:: What the task asks ::
Output only the lines that run from the line holding "A girl takes" to the end of the entries, both ends included, and skip the pictures.

-=-=-

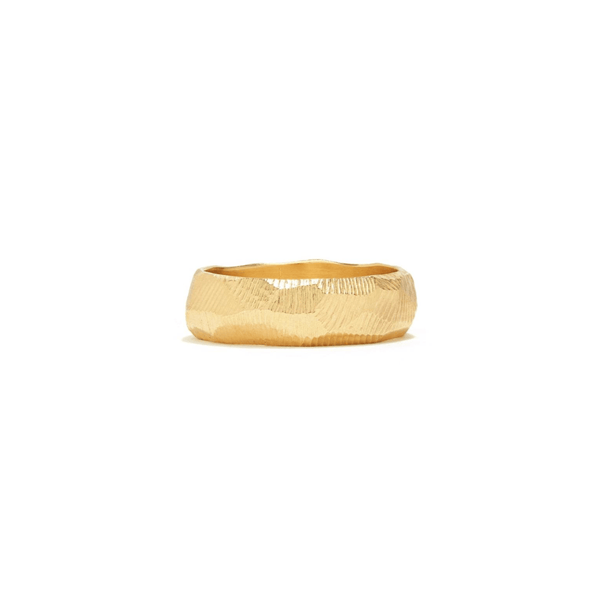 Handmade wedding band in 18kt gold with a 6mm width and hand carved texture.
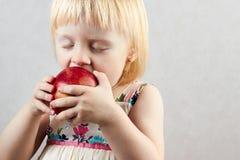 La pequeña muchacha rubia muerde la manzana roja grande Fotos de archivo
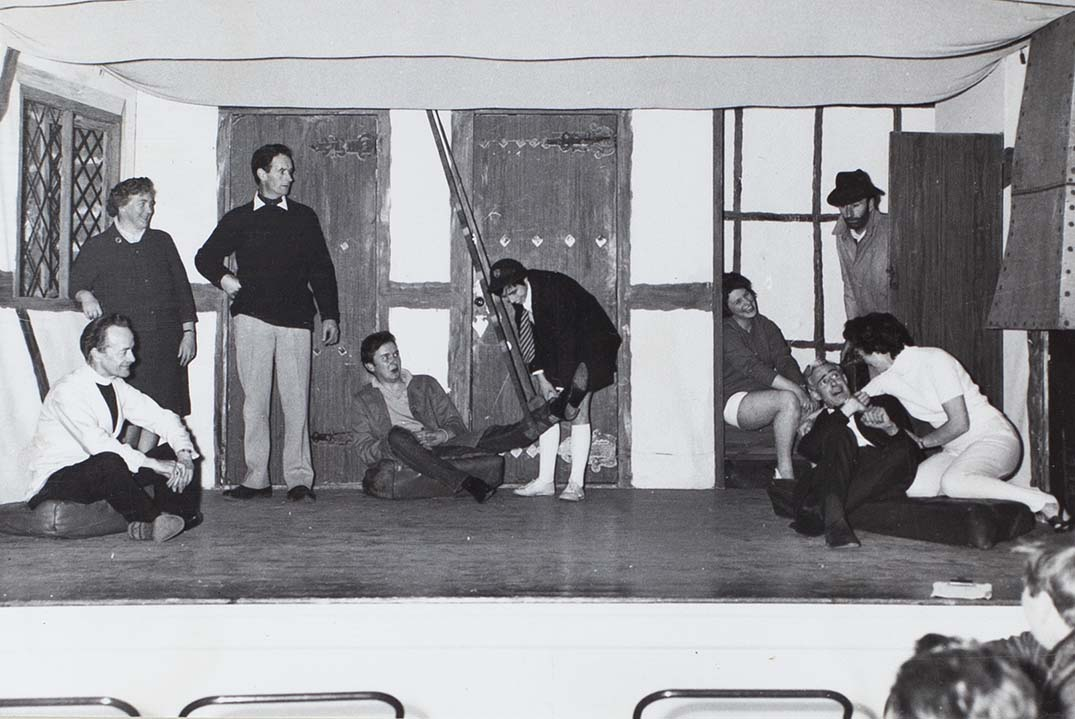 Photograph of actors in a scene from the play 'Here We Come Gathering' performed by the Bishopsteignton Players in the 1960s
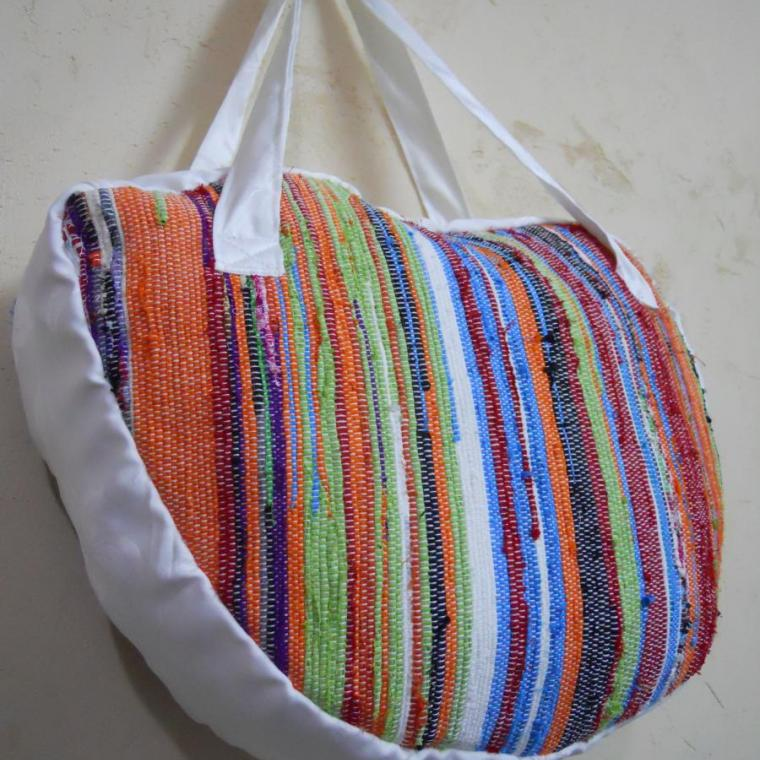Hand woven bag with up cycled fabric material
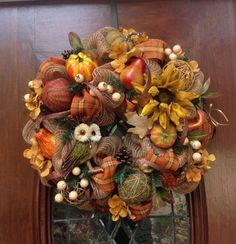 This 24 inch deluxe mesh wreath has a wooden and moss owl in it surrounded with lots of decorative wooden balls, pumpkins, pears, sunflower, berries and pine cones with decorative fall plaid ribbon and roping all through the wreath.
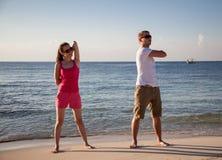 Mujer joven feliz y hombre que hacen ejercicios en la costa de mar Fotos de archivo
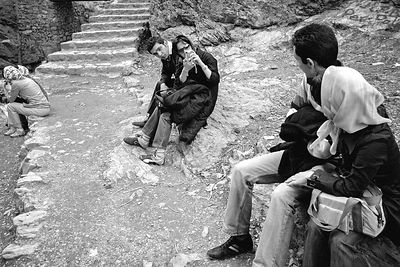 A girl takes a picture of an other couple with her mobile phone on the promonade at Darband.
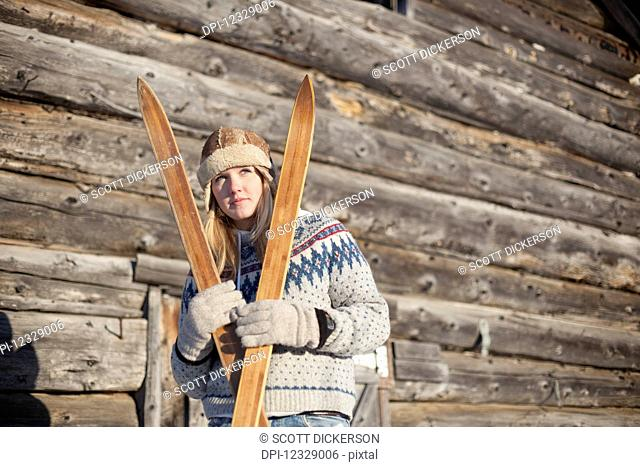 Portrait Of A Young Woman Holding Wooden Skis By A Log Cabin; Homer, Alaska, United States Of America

-=-=-

:: Answer for the task ::
 A girl takes a picture of an other couple with her mobile phone on the promonade at Darband.
 Portrait Of A Young Woman Holding Wooden Skis By A Log Cabin; Homer, Alaska, United States Of America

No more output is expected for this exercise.